Records for this exercise:
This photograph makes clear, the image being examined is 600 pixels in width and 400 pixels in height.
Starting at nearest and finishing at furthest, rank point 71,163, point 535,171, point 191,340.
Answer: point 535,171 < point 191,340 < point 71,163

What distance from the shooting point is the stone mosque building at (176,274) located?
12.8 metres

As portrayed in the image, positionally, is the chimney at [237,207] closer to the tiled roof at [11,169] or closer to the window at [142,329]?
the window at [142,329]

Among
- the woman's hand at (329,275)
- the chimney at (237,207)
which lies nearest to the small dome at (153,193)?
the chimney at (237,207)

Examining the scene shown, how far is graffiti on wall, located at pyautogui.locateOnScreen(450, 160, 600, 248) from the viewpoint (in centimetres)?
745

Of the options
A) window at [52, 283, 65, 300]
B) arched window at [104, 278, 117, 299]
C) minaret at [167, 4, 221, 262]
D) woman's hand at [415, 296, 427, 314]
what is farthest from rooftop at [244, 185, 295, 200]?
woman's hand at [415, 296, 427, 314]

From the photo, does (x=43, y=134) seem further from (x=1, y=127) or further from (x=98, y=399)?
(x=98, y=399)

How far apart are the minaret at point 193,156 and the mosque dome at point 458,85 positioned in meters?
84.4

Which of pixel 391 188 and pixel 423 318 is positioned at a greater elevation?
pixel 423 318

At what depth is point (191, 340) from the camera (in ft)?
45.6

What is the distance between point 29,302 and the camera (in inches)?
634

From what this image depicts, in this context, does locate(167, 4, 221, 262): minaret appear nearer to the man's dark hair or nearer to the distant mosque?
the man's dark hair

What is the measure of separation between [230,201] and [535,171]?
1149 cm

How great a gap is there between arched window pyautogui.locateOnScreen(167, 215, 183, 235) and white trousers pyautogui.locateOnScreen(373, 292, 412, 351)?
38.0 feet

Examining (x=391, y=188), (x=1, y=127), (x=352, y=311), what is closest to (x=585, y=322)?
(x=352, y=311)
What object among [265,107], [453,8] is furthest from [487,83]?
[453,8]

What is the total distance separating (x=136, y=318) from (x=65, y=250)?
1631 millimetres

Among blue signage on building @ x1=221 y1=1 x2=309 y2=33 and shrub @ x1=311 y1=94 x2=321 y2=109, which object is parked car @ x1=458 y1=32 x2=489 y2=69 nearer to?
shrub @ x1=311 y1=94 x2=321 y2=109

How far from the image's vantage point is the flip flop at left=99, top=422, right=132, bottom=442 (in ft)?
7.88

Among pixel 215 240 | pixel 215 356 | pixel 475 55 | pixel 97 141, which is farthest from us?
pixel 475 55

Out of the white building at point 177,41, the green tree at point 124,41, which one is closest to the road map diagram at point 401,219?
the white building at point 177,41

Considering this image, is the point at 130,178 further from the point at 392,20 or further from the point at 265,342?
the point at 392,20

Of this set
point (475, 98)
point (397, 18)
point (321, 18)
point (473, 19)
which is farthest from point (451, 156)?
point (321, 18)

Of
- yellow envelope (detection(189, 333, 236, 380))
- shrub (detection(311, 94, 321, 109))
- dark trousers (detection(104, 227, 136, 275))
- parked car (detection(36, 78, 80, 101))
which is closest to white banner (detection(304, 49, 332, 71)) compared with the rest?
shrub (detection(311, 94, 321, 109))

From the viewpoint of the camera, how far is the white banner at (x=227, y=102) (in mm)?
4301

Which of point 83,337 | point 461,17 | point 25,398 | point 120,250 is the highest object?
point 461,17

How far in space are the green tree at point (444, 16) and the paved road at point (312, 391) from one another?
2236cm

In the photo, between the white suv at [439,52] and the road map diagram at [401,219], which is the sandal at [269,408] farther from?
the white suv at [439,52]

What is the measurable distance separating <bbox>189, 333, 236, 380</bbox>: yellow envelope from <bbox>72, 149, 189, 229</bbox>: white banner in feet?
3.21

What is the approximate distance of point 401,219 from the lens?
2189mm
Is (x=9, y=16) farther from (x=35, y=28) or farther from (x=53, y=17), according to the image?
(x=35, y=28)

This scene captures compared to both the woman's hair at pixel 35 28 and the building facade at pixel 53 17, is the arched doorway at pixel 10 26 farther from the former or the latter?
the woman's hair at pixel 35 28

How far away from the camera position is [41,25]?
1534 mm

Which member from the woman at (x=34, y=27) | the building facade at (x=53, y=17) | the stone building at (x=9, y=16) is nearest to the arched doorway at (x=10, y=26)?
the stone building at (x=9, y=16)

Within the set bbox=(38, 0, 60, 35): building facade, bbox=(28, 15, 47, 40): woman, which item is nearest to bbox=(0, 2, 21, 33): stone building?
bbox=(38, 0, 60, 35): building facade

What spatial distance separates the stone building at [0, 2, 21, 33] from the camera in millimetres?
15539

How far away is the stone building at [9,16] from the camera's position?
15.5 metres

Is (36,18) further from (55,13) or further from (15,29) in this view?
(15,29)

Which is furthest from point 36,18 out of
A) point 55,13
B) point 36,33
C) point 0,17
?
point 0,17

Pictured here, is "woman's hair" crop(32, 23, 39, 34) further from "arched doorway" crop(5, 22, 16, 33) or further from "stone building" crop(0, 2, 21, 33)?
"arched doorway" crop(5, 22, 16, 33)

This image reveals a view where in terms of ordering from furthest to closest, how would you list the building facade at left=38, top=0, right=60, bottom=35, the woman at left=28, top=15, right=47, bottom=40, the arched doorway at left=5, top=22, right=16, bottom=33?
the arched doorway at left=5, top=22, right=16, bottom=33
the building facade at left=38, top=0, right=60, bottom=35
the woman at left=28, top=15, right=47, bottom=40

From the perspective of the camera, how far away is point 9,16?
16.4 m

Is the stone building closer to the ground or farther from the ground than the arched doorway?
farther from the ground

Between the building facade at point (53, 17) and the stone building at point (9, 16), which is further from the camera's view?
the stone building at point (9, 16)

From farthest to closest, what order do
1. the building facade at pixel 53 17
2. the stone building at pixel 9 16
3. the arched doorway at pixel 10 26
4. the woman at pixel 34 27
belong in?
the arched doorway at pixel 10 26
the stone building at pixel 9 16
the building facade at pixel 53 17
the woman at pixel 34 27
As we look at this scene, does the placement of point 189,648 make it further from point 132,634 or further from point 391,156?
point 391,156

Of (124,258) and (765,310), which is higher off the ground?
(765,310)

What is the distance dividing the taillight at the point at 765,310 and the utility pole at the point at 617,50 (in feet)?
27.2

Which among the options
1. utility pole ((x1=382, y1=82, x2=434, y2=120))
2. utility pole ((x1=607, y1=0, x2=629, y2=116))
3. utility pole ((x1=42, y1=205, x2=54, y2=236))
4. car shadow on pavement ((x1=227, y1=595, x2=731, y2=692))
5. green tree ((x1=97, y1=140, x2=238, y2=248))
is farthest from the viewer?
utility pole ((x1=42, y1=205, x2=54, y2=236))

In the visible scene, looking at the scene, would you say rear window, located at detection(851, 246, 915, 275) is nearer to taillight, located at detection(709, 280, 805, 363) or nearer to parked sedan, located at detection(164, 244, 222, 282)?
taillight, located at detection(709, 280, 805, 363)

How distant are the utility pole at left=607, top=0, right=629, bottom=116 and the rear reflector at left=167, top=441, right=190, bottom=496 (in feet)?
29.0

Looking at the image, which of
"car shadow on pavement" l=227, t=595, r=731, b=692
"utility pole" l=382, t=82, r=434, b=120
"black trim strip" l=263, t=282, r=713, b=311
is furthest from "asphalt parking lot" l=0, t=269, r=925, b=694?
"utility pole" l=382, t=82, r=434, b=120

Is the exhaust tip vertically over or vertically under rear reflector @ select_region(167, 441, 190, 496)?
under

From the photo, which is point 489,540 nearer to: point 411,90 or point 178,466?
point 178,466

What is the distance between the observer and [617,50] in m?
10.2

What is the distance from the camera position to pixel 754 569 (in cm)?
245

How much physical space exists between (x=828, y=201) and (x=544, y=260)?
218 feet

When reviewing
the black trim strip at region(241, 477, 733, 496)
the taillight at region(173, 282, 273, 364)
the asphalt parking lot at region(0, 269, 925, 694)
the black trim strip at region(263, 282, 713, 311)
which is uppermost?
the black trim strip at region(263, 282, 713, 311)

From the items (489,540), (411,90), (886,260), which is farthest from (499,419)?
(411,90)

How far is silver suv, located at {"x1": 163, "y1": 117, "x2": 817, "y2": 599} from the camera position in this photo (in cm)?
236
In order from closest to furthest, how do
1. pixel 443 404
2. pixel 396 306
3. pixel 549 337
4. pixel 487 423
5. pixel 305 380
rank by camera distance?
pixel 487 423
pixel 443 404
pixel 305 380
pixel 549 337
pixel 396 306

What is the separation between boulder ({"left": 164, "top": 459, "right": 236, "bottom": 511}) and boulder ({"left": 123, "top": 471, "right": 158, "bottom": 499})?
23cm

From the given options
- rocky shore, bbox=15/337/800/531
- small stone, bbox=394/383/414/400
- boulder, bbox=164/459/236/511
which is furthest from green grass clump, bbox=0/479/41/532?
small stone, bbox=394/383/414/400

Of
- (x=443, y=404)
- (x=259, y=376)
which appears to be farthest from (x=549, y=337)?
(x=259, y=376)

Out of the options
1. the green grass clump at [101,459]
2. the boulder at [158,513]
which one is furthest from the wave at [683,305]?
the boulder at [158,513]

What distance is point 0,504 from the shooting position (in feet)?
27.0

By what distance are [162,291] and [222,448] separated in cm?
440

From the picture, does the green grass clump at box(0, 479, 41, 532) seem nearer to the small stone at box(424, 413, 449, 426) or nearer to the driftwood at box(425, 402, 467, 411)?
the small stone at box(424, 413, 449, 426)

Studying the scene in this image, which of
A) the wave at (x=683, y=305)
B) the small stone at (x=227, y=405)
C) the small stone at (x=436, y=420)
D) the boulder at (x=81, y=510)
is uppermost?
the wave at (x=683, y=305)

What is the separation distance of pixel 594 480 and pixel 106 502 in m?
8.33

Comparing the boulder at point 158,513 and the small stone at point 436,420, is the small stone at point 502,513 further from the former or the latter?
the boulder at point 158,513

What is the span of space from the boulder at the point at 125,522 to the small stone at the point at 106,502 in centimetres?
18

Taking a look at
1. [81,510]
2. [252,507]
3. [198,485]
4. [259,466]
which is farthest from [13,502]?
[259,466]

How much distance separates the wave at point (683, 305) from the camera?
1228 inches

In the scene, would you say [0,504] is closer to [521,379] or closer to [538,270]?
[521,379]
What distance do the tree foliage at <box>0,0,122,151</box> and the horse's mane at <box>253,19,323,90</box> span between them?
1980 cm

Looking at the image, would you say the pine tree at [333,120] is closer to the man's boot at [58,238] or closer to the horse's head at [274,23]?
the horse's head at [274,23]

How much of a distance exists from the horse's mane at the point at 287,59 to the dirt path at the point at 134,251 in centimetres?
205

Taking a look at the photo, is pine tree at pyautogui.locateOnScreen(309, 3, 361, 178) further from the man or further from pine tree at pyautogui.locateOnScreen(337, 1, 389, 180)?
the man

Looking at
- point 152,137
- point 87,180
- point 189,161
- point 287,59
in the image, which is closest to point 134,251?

Request:
Please copy the rows again, beginning at the line that contains "Comparing the boulder" and stopping at the end of the rows. Substitute "fir tree" for each "pine tree" and leave everything else unchanged.

Solution for this task:
Comparing the boulder at point 158,513 and the small stone at point 436,420, is the small stone at point 502,513 further from the former or the latter?
the boulder at point 158,513

What is the span of space from the boulder at the point at 125,522 to the small stone at the point at 106,502 in centimetres?
18

Taking a look at
1. [81,510]
2. [252,507]
3. [198,485]
4. [259,466]
which is farthest from [13,502]?
[259,466]

How much distance separates the wave at point (683, 305) from the camera?
1228 inches

In the scene, would you say [0,504] is closer to [521,379] or closer to [538,270]?
[521,379]
What distance do the tree foliage at <box>0,0,122,151</box> and the horse's mane at <box>253,19,323,90</box> span between them?
1980 cm

Looking at the image, would you say the fir tree at [333,120] is closer to the man's boot at [58,238] or closer to the horse's head at [274,23]?
the horse's head at [274,23]

How much of a distance exists from the horse's mane at the point at 287,59 to the dirt path at the point at 134,251 in centimetres?
205

Taking a look at the photo, is fir tree at pyautogui.locateOnScreen(309, 3, 361, 178) further from the man or further from fir tree at pyautogui.locateOnScreen(337, 1, 389, 180)?
the man

Looking at
- point 152,137
- point 87,180
- point 189,161
- point 287,59
in the image, which is closest to point 134,251?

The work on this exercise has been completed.